Kapitalist düzende sermayenin geçici süreyle yer değiştirmesi, yani şirketlerin “borçlanarak kaynak yaratma” politikaları, kapitalist sistemin önerdiği ve benimsediği temel büyüme ve kurumsallaşma adımıdır. Bu adımın, özellikle kurumsallaşma adına bir çok faydası bulunmaktadır. Bu sayede şirketler, borçlandıkları kurumlara karşı sorumluluklarını yerine getirebilmek ve onları memnun edebilmek için uluslararası genel kabul görmüş standartların tamamını uygulamaya kendilerini zorunlu hissederler. Yine bu sayede kurumsallaşma adımlarını atarken devlet nazarında, vergi açısından sistemin içine çekilerek sosyal sorumluluklarının büyük bir parçasını da yerine getirmiş olurlar. Bu sayede kurumların, daha kısa sürede büyüme sağlayarak ve yatırım yaparak yine daha kısa sürede istihdamı, gelirlerini ve kârlılıklarını arttırmaları mümkün olacaktır.

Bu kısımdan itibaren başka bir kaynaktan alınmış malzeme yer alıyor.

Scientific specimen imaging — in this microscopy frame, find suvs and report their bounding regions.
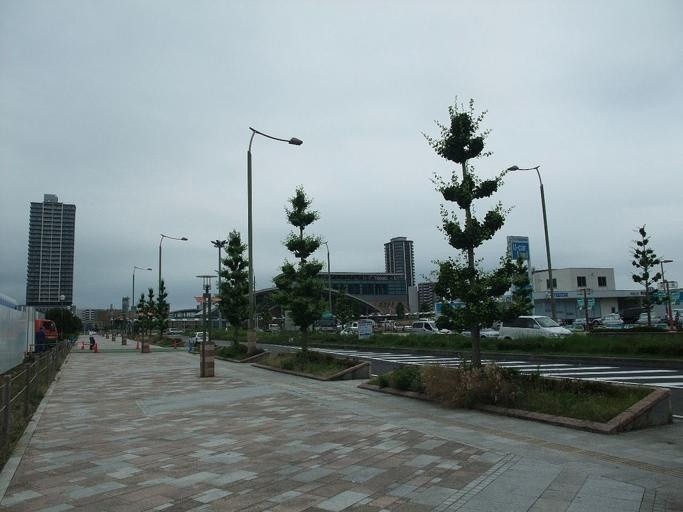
[167,327,184,335]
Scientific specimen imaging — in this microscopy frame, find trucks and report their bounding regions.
[35,319,59,351]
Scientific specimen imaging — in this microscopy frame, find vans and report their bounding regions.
[195,331,209,344]
[337,314,575,341]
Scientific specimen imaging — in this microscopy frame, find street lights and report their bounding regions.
[246,125,304,356]
[131,265,152,339]
[158,233,188,304]
[660,259,674,330]
[507,164,557,322]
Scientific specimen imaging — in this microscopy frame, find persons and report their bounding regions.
[88,335,95,350]
[34,326,45,352]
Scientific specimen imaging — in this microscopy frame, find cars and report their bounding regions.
[572,308,683,329]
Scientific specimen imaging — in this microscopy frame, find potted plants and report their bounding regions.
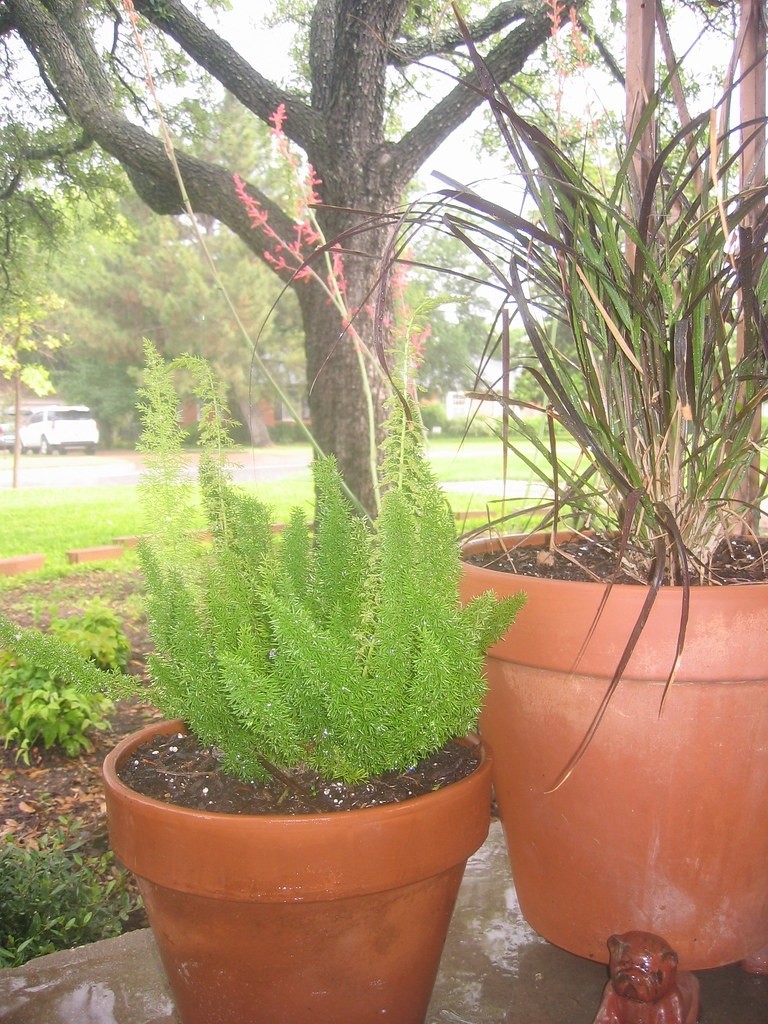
[258,0,768,977]
[85,0,527,1024]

Bu arada borçlanılan rakamın iyi yönetilebilmesi çok önemlidir. Keza Yeni Türk Ticaret Kanunu’nun çok sert olduğunu söyleyebiliriz. Yapılan ölçümler neticesinde şirketinin iyi yönetilmediğini tespit eden şirket sahipleri, ilgili yönetim kurulu üyelerini hemen istifaya çağırması da bunun en önemli göstergesidır. Söz konusu yönetimler, kurallara uymayan yönetim kurulu üyelerine para ve hapis cezası da vererek, şirketler için kârlılığın ciddiyetini anlatmak istemişlerdir.
-----------------------------------------------------------------------------
Bugünlerde yayın organlarında en çok konuşulan konuların başında 28 Şubat darbesi geliyor.  Darbe harekâtlarının tamamında yukarıda da bahsettiğimiz sermayenin el değiştirmesi asıl ve temel konudur. Söz konusu sermaye değişimi için ise uygulanan yol eğer tek tip bürokrat yaratmak veya tek tip asker yaratmaksa, bu Türkiye gerçeğine de aykırıdır. Bu güzel karışımı yani ebruliyi tek renk yapmak, her dinden, ırktan, mezhepten insanın yüzyıllar boyu uyum ile barış içinde yaşamış bir Türkiye’ye uygun mudur? Bu aynı zamanda, dünyanın gıpta ettiği ve taklit etmeye çalıştığı farklılığımızı yok etmek değil midir?
Bu soruların cevapları düşünüldüğünde, darbelerin bizi biraz daha sınıflara ayırıp, biraz daha renksizleştiği sonucuna varmak ise kaçınılmaz görünüyor.